9.3Termination by Lender. The Lender, at its option and in its discretion, reserves the right to terminate the arrangement for automatic deductions from the Account pursuant to this Section at any time effective upon written notice of such election (a "Termination Notice") given by Lender to Borrower. Without limiting the generality of the immediately preceding sentence, the Lender may elect to give a Termination Notice to Borrower if Borrower fails to comply with any of the Lender's rules, regulations, or policies relating to the Account, including requirements regarding minimum balance, service charges, overdrafts, insufficient funds, uncollected funds, returned items, and limitations on withdrawals.

9.4Increase in Interest Rate Upon Termination of Automatic Debit Arrangement. The date on which the arrangement for automatic deductions from the Account terminates (whether as a result of Borrower's revocation of such arrangement or any Termination Notice given by the Lender) is referred to as the "Auto Debit Termination Date." Borrower acknowledges and agrees that the Lender would not have been willing to make the Loan at the interest rate or interest rates contained in the Note in the absence of the arrangement for automatic deductions from the Account pursuant to this authorization. Therefore, effective on the first due date of a Payment following the Auto Debit Termination Date, the Lender, at its option and in its discretion, shall have the right to increase the interest rate on the outstanding principal balance of the Note to a rate which is equal to one-half of one percent (0.50%) per annum (the "Percentage Rate Increase") above the otherwise applicable interest rate under the terms of the Note. If the Note provides for amortized monthly payments of principal and interest, then the amount of such monthly payments shall be increased by the Lender based on a reamortization schedule prepared by the Lender using the increased interest rate and the then remaining number of months in the original amortization period that was used by the Lender to calculate the original monthly payment amount.

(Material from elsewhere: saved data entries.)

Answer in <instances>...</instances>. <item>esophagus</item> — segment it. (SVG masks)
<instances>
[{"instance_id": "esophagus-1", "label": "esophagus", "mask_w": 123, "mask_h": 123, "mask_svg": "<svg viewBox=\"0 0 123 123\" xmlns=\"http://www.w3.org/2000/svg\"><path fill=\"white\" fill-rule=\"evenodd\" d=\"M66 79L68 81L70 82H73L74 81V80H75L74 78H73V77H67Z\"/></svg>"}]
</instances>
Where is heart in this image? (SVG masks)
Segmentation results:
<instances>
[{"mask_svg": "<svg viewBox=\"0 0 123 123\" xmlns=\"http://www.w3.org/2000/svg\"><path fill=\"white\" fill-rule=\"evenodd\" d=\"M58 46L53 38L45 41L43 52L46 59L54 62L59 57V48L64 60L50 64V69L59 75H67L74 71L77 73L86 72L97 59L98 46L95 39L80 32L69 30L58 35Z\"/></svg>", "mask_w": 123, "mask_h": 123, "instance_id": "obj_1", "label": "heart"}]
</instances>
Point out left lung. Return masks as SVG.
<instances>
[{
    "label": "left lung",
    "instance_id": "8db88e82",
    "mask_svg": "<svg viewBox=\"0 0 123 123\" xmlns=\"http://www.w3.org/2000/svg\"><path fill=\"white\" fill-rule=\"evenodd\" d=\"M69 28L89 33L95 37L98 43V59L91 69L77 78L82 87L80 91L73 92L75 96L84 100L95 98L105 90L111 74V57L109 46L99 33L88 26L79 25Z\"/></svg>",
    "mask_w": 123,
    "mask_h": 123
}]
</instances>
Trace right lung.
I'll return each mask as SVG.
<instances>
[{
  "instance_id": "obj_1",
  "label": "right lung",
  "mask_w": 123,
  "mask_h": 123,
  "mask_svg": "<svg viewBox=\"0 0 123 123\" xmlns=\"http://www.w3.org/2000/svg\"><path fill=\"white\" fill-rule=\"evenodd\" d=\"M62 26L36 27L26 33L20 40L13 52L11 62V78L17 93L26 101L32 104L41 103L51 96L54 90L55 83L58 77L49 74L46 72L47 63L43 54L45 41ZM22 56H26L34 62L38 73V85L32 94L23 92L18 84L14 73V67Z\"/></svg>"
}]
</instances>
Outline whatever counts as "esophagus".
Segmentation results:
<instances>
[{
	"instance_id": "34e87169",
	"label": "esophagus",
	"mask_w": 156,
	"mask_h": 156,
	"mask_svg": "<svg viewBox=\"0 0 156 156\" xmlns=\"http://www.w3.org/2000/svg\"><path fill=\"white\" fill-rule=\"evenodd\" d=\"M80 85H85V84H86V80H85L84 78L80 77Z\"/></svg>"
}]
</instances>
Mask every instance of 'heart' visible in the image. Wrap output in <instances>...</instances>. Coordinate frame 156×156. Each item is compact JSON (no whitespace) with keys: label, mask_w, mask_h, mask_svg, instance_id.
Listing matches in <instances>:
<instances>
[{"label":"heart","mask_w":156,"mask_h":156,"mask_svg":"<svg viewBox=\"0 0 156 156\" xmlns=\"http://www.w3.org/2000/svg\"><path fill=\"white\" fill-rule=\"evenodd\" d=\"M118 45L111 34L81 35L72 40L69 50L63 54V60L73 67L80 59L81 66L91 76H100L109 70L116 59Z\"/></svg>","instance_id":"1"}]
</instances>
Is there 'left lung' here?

Such new monthly payments shall be payable commencing on the first Payment due date following the date of the interest rate Increase.

10.  
Other Covenants.

Borrower shall at all times comply with all of the following additional covenants:

10.1 Borrower has outstanding, and may hereafter incur, additional indebtedness to Lender under one or more loan agreements. Borrower hereby agrees that the breach of, or the occurrence of an event of default under any other loan agreement between Borrower and Lender shall constitute an event of default under this Agreement.

10.2 Borrower shall not make distributions with the exception of: (1) to ASDS for taxes and debt service and (2) to ASI for management fees no greater than $75,000.00.